Other problems reported in the balloting process in November's election that were investigated by the committee were long delays in reporting results, incorrect ballots and a vote-scanner breakdown.
But the source of many issues, according to the committee, can be attributed to the breakdown in relations between the registrars.
"I speak to both of you," Chairwoman Catherine Albin said at Tuesday's meeting, addressing Democratic Registrar Matthew Waggner and his Republican counterpart, Roger Autuori. "Actions are louder than words, and that's what I'm looking for; that the adults show up and do the work they're supposed to do."
Autuori and Waggner have been at odds for several years, and Autuori now works in a separate office in Old Town Hall. The registrars' rocky relationship erupted in a confrontation in which Autuori was charged with breach of peace as the two were preparing for the 2013 election. Waggner told police Autuori slapped him during that dispute. After Autuori was assigned a separate office as a way to avoid future tensions, he called police to report Waggner was tearing down signs directing voters to that second-floor office.
"These are two jobs, and while they are part-time jobs, they are important jobs," Albin said. "They come with a salary paid by taxpayer dollars."
And, she noted, while taxpayers pay the registrar salaries, they don't really have a say in their election -- each party nominates one candidate and both are guaranteed election to the post.
Waggner said he thinks the current situation, with the registrars in separate offices, is working out fine.
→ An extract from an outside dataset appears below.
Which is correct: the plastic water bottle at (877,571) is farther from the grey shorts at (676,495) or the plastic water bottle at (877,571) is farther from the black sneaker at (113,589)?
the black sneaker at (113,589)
"We're able to serve our voters," he said. "I feel we do a good job in serving the public and being accessible to the public."
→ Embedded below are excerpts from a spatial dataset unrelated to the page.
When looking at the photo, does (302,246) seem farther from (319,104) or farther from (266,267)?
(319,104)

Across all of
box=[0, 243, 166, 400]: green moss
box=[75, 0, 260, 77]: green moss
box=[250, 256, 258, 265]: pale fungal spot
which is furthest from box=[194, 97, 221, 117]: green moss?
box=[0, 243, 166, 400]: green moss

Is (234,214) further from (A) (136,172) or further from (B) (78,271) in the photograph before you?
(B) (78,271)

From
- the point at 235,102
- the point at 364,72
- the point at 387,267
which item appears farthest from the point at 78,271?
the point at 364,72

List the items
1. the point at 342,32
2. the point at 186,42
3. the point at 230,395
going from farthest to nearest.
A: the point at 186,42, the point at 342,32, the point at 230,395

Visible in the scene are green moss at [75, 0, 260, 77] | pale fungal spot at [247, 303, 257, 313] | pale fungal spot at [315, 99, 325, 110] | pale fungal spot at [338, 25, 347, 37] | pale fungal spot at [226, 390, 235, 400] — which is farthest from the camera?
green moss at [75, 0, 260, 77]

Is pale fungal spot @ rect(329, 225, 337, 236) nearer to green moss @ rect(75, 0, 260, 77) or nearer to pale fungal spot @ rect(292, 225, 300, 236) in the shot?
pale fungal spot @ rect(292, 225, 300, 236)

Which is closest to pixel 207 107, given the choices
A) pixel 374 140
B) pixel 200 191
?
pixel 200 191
Given the reality, Waggner said, the situation is "very close to an ideal situation."
Autuori, however, said the situation is not the best.
"I don't know what they're doing downstairs," he said, adding he does the office payroll and doesn't know if people are actually there for the hours they say they are. "There are situations when people don't know I'm upstairs. That situation is not good; it's not been good since October 2013."
"Being together, I don't think is ever going to work until we both leave," Autuori said.
The two men don't really have face-to-face conversations, they told the committee, with Waggner saying he is "not comfortable doing that without other people present. I fear for my safety."
The committee is looking at recommending several options, including moving Autuori back downstairs and installing partitions between their work areas or staggering their work hours.
"I think we have identified some things that did fail because of communication," committee member Bryan Cafferelli said. "Namely, the training."
Apparently, each registrar conducted separate training classes for poll workers, something the committee said needs to change in order to make sure all poll workers receive the same instructions.
"There are things that can be fixed," Albin said. "This is the hardest one to fix, and there are only two people that can fix it."
The training issues, Albin said, lead back to the situation of friction between the two registrars.
"Their communication has broken down," she said.